寒耀站在队伍最前方,紫涵的目光第一个落在他身上,她的内心满是复杂与不舍,随即向前想看看他身上是否有伤口。
【寒耀,你……】话音未落,她猝不及防地被对方紧紧抱住。
【寒……寒耀?】突然的拥抱让紫涵身体发烫,面容泛红,全身僵着不敢动弹,她能感觉到抱着自己的双手传来些微颤抖。
【谢娘娘。】男子低声说道,语气中满是感激与哽咽。
【三万年来这是第一次……没有遭受火烤之刑,谢谢您……】
寒耀的声音像风一般轻柔,但每一个字却重重砸在紫涵心头,他那真诚的情绪,甚至让她一时之间不知怎么开口才好。
不一会儿,寒耀发觉自己的失态,立刻松开娘娘后退一步,又单膝而跪,他的脸上浮现惊恐神色说道:【很抱歉,我一时情绪激动,竟做出这等鲁莽行事,还请娘娘责罚。】
“心情再激动怎么能拥抱娘娘,寒耀啊寒耀,你是好了伤疤忘了痛吗?”他内心不断谴责自己,皱眉等候上神指示。
【你没事真是太好了,先起来吧。】紫涵的声音如清泉潺潺,温暖照拂。
寒耀还以为自己听错了,若是以往,先母还指不定要如何想着惩处自己,他的胸口涌入一股暖流,压下心头激动俯首说着:【谢娘娘恩泽。】
他站起身来,不敢再直视娘娘,生怕自己失控的情绪再次越界,这一切被紫涵尽收眼底,心中隐隐作痛,透过幻境略为知晓寒耀与先母的过去,那些漫长而残酷的日子他究竟是怎么熬过来的?
【寒耀,以后我定不会伤害你。】她忽地说着,轻柔又带着坚定。
男子抬起头,看向她澄澈眼眸,眼中带着一丝不可置信,他嘴唇微动,像是想说什么,却最终什么也没说,只是微微低头,掩饰着眼中波澜的情绪。
经过一整天的大典仪式已是黄昏,寒耀回到皓月轩,他坐于木床靠于墙上深思,这时门外传来敲响,他走去应门,是一名仙女端着茶碗,笑容温婉地看着自己。
【时辰已不早,桂花仙女请回吧。

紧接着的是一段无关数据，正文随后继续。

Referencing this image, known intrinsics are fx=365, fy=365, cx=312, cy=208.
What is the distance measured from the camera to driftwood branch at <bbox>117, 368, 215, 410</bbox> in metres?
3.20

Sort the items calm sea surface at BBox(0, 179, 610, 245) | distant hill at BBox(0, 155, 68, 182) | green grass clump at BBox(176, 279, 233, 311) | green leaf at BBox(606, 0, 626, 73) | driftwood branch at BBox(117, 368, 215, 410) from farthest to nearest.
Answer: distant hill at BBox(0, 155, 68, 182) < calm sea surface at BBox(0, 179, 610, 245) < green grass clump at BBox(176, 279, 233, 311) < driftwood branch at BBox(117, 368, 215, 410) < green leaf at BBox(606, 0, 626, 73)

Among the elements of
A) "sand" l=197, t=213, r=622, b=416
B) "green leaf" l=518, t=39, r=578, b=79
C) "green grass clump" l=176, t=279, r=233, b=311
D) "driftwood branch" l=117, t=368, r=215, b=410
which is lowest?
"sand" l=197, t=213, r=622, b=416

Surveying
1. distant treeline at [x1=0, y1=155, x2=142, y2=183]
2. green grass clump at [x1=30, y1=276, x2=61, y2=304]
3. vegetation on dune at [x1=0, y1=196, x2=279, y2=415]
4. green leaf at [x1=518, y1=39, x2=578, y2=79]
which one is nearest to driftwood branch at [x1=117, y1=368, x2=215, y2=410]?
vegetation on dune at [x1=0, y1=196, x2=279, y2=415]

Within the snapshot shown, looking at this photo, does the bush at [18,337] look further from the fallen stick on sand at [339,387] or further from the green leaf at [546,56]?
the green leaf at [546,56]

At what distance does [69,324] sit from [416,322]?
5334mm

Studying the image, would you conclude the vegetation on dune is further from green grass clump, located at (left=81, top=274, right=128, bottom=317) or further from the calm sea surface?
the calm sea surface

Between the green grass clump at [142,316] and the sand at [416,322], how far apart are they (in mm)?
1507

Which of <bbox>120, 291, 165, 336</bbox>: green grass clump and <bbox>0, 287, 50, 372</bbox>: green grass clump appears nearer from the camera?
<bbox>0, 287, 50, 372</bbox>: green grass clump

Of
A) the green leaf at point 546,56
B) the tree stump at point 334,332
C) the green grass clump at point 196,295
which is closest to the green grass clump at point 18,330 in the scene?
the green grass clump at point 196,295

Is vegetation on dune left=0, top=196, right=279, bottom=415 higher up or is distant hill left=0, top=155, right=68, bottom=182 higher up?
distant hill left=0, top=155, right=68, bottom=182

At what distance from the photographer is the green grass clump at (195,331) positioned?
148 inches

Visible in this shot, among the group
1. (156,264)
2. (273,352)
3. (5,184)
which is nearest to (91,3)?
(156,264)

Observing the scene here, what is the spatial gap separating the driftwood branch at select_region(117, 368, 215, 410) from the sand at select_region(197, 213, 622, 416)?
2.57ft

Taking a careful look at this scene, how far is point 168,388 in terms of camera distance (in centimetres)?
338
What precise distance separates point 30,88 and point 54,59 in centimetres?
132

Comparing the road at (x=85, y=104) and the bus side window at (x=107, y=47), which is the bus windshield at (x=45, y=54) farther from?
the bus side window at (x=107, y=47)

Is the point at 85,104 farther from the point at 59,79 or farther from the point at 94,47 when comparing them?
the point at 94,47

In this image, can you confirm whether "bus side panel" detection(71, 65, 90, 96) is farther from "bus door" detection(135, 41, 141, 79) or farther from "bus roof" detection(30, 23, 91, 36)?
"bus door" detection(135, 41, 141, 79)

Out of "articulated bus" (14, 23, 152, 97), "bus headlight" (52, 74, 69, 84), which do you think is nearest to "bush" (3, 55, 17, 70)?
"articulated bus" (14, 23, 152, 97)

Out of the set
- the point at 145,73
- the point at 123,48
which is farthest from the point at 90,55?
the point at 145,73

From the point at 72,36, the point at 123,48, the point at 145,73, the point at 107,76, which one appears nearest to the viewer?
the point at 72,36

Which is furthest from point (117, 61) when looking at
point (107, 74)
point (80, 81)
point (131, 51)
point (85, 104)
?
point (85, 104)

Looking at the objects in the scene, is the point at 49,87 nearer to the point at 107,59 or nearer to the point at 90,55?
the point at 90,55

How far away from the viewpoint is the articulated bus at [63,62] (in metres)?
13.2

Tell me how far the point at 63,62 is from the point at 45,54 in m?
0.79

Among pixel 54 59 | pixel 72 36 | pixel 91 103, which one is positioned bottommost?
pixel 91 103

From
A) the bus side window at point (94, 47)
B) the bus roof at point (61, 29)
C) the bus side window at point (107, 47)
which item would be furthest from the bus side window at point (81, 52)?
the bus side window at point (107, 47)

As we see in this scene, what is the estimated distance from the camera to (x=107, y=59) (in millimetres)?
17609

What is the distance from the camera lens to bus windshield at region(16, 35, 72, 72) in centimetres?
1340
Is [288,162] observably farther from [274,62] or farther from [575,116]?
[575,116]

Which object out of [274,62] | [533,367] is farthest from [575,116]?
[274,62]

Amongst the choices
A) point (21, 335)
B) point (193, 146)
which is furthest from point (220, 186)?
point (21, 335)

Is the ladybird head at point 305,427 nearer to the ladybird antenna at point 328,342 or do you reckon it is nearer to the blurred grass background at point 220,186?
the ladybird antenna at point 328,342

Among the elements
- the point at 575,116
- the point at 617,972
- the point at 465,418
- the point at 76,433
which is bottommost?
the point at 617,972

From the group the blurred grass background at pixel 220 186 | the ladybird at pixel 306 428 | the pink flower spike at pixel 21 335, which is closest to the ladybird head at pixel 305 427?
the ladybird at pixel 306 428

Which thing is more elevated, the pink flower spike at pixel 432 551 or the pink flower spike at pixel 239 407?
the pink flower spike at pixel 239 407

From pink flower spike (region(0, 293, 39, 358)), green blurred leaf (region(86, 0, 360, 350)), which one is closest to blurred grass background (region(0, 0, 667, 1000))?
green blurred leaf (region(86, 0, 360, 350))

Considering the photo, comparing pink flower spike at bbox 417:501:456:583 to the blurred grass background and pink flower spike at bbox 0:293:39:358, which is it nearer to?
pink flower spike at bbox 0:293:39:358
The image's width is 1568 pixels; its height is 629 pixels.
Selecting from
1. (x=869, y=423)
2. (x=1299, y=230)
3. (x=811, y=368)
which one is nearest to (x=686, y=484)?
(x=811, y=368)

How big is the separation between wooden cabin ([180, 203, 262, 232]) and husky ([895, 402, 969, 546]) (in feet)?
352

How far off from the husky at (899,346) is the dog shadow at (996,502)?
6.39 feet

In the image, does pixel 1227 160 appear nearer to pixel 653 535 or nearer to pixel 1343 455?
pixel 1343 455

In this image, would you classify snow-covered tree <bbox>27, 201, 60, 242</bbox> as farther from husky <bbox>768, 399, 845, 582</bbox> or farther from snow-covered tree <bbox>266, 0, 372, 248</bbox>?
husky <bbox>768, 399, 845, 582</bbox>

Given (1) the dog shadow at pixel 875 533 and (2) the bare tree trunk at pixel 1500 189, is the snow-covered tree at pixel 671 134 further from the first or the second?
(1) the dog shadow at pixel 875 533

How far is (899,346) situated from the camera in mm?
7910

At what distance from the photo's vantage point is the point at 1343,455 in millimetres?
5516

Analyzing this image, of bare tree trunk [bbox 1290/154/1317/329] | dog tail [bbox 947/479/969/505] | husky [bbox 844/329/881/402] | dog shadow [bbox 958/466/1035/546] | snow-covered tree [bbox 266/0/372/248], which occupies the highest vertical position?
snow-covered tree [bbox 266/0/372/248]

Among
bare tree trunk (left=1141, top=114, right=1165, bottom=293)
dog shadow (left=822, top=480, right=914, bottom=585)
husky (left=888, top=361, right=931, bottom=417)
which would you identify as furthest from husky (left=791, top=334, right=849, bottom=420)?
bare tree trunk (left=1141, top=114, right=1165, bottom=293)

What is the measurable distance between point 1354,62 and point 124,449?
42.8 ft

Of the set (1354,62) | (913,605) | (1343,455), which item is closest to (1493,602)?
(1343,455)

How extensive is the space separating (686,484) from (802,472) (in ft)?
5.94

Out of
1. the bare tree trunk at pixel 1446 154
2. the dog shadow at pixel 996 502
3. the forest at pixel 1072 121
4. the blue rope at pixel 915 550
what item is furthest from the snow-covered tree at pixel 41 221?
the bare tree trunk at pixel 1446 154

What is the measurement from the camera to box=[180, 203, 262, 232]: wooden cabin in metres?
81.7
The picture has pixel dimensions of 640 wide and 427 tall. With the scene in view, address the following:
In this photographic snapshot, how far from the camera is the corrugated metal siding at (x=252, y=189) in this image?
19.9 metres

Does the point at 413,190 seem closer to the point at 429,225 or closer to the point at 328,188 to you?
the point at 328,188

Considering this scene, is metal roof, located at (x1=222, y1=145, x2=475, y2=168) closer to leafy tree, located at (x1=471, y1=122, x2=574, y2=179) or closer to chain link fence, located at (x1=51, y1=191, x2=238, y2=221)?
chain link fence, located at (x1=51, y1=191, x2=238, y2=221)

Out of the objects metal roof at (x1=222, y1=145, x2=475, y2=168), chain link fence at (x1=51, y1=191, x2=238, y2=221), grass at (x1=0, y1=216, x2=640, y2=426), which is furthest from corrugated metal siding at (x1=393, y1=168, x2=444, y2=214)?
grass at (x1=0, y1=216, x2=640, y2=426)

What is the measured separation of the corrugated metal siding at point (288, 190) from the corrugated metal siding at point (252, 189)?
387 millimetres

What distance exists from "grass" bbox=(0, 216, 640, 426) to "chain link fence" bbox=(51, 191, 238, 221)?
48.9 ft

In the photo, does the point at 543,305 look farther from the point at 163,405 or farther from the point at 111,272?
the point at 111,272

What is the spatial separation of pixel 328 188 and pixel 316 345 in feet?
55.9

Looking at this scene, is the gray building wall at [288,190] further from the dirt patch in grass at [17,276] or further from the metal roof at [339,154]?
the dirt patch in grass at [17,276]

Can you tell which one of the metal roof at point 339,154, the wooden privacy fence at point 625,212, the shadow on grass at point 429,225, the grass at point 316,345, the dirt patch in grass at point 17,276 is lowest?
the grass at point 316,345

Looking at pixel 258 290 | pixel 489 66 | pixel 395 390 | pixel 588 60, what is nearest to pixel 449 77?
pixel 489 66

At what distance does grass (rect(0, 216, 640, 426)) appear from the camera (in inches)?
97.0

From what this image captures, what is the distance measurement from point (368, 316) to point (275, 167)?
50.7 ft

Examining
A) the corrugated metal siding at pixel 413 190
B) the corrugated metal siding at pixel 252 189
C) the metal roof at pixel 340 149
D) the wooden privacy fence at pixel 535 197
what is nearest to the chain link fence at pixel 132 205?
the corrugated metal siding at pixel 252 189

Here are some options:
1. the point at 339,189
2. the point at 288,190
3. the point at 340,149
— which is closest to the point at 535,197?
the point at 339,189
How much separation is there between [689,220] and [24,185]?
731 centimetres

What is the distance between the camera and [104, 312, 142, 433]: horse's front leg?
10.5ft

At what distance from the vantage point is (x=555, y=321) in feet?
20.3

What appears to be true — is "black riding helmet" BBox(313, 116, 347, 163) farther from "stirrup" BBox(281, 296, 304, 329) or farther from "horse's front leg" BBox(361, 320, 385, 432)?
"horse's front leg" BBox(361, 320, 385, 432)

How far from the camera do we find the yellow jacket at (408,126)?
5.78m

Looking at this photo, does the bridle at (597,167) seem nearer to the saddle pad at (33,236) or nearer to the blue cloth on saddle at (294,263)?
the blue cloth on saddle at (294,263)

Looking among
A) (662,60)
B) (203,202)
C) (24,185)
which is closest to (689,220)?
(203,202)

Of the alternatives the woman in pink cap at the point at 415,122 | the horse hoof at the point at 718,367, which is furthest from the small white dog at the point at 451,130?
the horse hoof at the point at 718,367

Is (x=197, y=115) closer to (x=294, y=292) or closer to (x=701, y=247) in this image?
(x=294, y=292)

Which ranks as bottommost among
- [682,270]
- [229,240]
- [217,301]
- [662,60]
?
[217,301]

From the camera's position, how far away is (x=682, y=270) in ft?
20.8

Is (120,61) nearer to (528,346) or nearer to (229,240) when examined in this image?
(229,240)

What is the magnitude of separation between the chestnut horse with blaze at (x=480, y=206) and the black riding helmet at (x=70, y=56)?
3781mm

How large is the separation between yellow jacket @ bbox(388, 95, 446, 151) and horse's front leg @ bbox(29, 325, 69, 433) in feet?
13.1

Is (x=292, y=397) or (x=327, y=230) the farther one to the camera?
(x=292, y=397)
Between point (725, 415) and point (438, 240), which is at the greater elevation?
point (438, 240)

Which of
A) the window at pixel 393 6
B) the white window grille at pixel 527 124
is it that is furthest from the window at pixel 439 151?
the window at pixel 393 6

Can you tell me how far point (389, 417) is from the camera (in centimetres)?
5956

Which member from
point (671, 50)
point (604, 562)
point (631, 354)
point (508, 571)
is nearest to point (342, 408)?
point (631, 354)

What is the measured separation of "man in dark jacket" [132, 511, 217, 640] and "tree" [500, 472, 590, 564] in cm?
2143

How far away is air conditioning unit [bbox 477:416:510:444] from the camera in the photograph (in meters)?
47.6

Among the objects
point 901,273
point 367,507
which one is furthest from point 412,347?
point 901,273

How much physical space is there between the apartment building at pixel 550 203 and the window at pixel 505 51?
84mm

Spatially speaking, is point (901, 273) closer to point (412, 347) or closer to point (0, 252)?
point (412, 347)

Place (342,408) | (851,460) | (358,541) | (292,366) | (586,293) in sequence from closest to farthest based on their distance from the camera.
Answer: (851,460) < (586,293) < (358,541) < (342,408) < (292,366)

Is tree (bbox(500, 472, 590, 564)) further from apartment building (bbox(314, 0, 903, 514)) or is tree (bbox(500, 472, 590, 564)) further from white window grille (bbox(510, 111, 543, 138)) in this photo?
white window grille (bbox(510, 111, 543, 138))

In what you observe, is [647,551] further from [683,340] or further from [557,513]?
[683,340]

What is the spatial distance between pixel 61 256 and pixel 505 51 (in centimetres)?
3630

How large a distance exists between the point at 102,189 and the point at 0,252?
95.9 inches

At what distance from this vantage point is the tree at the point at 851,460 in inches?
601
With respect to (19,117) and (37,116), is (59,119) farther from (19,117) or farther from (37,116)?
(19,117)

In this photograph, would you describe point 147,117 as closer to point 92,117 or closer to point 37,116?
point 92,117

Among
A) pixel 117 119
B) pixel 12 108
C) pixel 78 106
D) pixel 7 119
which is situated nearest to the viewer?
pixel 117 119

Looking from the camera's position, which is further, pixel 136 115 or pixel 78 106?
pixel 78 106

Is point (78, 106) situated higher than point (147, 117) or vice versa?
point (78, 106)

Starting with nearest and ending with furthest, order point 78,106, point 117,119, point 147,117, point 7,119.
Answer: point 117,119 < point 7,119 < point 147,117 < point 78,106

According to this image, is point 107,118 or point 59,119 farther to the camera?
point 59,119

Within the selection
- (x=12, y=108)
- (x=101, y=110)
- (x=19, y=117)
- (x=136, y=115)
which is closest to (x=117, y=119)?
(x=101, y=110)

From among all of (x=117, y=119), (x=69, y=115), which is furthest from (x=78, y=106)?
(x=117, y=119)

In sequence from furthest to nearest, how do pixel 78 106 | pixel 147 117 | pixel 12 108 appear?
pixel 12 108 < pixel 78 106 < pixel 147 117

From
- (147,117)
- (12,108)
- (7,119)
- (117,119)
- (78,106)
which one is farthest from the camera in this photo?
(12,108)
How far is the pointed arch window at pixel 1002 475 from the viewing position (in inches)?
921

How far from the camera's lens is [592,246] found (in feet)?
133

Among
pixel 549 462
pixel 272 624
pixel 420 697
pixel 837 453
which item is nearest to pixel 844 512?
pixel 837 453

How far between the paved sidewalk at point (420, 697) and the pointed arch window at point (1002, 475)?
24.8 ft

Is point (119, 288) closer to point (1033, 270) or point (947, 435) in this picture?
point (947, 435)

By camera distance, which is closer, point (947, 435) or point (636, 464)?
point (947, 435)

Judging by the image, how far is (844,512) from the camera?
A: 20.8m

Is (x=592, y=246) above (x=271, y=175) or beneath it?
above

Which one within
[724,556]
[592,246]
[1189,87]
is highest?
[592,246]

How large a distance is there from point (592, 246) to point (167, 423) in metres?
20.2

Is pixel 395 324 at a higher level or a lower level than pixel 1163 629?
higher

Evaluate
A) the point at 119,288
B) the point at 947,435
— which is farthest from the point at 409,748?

】男子冷淡回应,仙女像是故意没听见般,恭敬说道:【寒耀上仙,我煮了枸杞茶,可驱寒暖胃,特拿来给您品尝。】她迳自走入屋内,将碗放在案桌后静待。
寒耀也不好失礼赶她出去,走近她身旁,语气平淡说:【谢谢。】
他犹豫一会儿,最终还是喝下那碗汤,身体的确是暖和不少,又轻声道:【前些日子多谢你送来的糕点和汤药,不过之后就不必麻烦了。】
【寒耀上仙这是……嫌弃我了?】桂花听闻笑容僵住,强忍难过声音颤抖询问。
【不是这样,如今娘娘登基,根基未稳,我理应全力辅佐才是,更何况……】
【更何况什么?这些年,您当真不知我的一片痴心吗?】桂花眼中泛起泪光,皱眉大声说着。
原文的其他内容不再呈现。